Copy out the rows word for word, from the line containing "What is the measured distance" through the end of the rows, both ends included.

─── Supplied material

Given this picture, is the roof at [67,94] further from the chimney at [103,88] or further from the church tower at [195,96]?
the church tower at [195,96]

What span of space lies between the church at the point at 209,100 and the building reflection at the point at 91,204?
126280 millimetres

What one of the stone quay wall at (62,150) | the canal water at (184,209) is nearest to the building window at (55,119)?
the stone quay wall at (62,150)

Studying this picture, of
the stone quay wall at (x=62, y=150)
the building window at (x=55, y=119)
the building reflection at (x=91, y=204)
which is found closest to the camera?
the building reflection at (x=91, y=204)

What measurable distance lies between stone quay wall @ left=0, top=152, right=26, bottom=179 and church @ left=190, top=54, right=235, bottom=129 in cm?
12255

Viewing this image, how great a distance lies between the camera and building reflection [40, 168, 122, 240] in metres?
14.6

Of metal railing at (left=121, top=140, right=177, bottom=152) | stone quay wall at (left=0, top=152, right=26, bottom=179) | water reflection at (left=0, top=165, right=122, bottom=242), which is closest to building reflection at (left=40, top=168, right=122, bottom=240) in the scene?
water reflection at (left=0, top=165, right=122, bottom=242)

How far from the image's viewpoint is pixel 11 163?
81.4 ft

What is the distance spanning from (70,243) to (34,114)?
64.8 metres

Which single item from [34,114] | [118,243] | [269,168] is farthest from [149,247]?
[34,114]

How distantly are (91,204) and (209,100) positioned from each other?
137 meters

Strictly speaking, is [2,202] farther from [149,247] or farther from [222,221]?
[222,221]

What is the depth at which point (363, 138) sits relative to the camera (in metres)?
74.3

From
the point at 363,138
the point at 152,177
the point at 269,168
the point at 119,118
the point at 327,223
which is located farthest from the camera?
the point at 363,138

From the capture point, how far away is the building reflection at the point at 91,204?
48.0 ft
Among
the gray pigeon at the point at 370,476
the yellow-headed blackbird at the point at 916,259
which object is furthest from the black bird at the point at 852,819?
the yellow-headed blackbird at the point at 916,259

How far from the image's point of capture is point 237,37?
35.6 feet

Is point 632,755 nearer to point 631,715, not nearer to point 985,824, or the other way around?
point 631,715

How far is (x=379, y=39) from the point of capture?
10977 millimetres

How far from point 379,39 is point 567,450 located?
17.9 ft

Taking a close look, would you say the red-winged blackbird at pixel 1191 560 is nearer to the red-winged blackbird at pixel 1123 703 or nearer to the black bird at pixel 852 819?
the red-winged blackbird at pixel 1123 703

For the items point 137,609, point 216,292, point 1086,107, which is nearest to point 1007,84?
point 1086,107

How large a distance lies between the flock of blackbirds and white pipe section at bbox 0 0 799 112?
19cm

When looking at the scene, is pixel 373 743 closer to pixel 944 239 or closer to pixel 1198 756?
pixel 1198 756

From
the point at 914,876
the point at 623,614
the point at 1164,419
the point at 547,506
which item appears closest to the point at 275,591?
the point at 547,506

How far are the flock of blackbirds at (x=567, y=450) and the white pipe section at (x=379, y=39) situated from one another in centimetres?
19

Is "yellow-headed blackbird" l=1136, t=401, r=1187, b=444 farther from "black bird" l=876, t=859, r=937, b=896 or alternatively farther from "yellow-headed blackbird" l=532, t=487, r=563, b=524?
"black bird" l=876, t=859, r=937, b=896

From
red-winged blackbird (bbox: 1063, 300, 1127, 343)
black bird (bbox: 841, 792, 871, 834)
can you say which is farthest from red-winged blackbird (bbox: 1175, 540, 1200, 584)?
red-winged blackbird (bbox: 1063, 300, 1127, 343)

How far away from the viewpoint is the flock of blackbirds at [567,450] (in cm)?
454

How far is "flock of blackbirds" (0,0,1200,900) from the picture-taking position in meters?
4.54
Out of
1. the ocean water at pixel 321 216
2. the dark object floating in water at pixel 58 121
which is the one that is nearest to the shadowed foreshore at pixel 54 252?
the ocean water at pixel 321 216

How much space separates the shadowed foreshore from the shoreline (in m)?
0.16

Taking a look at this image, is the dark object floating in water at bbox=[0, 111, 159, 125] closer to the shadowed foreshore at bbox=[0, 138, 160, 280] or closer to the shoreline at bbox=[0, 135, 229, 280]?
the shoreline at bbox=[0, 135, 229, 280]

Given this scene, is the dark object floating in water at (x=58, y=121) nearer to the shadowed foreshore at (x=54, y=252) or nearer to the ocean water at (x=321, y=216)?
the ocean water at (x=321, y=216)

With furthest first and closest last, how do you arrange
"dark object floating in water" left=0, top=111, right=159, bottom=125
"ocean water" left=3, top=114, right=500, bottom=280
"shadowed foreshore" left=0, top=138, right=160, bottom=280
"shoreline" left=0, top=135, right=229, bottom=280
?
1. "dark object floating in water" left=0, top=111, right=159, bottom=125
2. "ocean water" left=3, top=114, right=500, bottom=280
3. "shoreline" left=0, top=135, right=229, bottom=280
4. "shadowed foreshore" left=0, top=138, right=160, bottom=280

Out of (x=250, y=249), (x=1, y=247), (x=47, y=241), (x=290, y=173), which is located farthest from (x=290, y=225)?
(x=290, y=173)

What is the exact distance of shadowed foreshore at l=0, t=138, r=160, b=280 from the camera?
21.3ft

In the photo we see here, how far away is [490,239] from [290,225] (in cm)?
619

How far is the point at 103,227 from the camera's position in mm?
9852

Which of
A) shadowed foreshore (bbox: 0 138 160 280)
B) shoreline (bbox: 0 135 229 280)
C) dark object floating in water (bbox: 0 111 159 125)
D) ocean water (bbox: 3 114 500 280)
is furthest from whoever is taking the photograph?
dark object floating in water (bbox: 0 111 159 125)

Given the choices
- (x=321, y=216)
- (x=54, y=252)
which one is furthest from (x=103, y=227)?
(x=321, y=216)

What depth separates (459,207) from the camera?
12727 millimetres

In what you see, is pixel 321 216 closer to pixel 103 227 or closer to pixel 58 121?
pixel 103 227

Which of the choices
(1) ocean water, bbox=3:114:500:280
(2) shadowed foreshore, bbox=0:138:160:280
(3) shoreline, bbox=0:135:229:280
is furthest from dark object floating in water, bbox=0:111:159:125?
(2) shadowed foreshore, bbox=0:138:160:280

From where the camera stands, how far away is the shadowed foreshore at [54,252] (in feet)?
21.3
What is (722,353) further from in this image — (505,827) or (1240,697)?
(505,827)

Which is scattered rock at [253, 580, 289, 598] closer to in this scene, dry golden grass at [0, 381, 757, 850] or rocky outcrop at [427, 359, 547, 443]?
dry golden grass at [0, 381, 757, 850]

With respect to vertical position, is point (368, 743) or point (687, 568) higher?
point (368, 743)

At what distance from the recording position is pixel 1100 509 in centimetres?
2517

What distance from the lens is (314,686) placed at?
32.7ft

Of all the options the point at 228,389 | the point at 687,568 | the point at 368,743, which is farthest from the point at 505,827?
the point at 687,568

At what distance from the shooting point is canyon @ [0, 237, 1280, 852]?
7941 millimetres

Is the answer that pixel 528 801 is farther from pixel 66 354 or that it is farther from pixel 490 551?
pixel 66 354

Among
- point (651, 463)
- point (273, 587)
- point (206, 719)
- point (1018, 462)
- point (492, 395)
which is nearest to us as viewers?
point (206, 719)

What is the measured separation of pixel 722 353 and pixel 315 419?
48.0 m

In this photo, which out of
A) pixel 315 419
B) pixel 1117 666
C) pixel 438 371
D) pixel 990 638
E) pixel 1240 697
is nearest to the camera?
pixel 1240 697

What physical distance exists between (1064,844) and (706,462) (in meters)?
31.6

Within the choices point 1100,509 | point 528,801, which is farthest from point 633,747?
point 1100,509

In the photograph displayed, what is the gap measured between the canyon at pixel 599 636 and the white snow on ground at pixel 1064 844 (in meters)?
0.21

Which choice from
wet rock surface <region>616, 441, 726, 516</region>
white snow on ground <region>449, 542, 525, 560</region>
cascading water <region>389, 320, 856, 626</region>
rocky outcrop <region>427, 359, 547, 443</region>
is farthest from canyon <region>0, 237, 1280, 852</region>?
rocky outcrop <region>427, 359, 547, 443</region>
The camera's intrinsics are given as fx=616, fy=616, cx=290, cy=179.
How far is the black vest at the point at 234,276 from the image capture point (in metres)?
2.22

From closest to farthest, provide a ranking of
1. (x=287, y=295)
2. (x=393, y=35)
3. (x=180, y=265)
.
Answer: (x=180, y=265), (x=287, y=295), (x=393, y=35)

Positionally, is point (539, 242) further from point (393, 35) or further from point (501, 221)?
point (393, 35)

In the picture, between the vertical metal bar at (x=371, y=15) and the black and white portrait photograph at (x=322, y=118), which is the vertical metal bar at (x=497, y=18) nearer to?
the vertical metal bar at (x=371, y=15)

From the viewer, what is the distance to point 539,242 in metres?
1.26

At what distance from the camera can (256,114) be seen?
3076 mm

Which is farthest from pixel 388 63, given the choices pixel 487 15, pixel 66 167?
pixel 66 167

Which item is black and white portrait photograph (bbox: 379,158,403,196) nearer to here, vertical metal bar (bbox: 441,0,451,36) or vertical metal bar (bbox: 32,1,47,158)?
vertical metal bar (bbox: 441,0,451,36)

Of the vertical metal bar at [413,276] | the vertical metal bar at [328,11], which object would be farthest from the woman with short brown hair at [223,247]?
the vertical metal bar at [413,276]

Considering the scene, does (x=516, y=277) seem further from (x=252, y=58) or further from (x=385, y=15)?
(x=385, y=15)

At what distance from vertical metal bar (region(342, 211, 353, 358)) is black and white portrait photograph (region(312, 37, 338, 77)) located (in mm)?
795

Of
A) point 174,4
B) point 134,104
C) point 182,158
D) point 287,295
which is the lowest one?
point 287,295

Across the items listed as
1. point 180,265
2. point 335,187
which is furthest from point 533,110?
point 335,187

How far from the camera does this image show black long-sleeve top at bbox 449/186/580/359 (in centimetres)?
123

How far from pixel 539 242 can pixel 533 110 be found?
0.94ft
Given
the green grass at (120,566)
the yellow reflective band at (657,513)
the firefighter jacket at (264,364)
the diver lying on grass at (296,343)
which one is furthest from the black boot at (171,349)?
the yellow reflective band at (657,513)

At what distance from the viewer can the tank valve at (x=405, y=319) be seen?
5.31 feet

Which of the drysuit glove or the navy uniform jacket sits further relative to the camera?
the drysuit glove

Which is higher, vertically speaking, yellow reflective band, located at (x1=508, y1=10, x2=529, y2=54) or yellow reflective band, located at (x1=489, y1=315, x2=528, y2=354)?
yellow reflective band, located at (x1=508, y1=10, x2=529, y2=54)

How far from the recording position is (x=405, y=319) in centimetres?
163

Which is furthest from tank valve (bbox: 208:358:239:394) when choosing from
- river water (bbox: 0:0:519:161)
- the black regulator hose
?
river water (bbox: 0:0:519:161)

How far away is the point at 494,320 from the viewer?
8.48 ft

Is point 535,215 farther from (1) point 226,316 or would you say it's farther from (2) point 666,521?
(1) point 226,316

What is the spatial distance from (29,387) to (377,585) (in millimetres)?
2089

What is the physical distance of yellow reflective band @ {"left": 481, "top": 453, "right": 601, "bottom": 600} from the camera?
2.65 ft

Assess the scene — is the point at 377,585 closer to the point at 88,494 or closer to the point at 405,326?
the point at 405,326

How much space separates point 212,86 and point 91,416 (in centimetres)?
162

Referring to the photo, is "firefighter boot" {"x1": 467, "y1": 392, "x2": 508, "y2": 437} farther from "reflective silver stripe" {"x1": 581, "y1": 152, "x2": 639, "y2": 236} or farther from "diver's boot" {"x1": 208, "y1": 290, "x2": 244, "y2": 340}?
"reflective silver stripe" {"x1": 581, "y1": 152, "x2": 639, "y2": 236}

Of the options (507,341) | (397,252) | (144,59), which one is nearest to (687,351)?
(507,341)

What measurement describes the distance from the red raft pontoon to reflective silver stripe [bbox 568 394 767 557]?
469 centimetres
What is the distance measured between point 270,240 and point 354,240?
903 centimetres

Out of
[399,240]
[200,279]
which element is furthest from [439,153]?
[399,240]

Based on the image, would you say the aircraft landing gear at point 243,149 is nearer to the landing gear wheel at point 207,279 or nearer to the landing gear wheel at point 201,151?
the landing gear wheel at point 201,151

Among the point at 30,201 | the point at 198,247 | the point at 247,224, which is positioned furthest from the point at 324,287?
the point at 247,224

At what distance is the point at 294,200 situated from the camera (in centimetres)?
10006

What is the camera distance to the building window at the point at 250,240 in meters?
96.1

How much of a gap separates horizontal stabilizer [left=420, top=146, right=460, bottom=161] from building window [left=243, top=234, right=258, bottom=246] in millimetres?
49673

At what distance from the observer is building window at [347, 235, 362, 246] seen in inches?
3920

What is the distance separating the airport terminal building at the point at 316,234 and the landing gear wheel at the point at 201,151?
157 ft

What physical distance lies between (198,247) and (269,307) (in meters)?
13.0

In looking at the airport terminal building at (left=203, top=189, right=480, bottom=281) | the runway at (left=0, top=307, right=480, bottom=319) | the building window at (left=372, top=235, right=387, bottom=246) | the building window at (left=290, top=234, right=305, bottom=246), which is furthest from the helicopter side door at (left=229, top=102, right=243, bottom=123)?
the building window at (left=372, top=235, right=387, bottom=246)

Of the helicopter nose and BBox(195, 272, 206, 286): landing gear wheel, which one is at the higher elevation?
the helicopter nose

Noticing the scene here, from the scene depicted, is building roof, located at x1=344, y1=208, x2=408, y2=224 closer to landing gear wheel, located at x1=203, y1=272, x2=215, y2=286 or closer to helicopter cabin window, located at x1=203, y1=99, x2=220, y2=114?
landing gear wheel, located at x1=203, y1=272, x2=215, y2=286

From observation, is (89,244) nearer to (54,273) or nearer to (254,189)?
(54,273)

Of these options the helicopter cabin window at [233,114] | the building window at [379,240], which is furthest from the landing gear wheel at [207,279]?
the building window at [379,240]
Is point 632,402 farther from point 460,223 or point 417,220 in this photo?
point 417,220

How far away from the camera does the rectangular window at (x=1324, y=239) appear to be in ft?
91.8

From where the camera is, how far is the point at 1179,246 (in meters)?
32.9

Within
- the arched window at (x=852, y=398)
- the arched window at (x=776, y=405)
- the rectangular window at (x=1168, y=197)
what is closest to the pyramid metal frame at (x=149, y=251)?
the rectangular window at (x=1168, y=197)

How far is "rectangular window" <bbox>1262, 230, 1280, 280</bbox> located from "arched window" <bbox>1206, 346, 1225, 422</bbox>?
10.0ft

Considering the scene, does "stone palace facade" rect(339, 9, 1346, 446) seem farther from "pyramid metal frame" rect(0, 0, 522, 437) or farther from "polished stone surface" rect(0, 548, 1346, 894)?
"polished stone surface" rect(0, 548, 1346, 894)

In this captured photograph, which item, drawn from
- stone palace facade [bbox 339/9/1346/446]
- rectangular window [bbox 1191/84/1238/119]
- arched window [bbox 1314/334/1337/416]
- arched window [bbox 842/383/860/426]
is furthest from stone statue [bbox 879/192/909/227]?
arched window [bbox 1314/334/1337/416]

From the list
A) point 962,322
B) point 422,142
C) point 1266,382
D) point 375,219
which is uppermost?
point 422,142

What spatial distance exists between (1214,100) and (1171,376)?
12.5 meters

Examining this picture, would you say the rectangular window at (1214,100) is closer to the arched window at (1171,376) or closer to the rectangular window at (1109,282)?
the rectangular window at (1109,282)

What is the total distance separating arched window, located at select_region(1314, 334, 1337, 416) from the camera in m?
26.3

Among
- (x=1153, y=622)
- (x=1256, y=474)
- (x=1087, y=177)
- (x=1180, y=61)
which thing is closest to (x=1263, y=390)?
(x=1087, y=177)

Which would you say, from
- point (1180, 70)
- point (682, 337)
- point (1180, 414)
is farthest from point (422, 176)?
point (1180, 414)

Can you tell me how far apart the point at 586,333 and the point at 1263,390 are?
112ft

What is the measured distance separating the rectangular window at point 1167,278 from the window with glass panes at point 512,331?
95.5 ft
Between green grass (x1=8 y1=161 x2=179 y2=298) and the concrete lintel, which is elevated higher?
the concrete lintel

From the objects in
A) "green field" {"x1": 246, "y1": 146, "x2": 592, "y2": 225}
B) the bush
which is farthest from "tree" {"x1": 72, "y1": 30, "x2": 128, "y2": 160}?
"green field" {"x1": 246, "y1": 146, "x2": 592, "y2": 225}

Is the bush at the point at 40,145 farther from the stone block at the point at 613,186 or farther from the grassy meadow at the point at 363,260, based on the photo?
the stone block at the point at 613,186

──────

**Result:**
What is the measured distance separating the rectangular window at point 1167,278 from the window with glass panes at point 512,331?
95.5 ft
Between green grass (x1=8 y1=161 x2=179 y2=298) and the concrete lintel, which is elevated higher?
the concrete lintel

From the objects in
A) "green field" {"x1": 246, "y1": 146, "x2": 592, "y2": 225}
B) the bush
which is farthest from "tree" {"x1": 72, "y1": 30, "x2": 128, "y2": 160}?
"green field" {"x1": 246, "y1": 146, "x2": 592, "y2": 225}

Is the bush at the point at 40,145 farther from the stone block at the point at 613,186 or farther from the grassy meadow at the point at 363,260, based on the photo?
the stone block at the point at 613,186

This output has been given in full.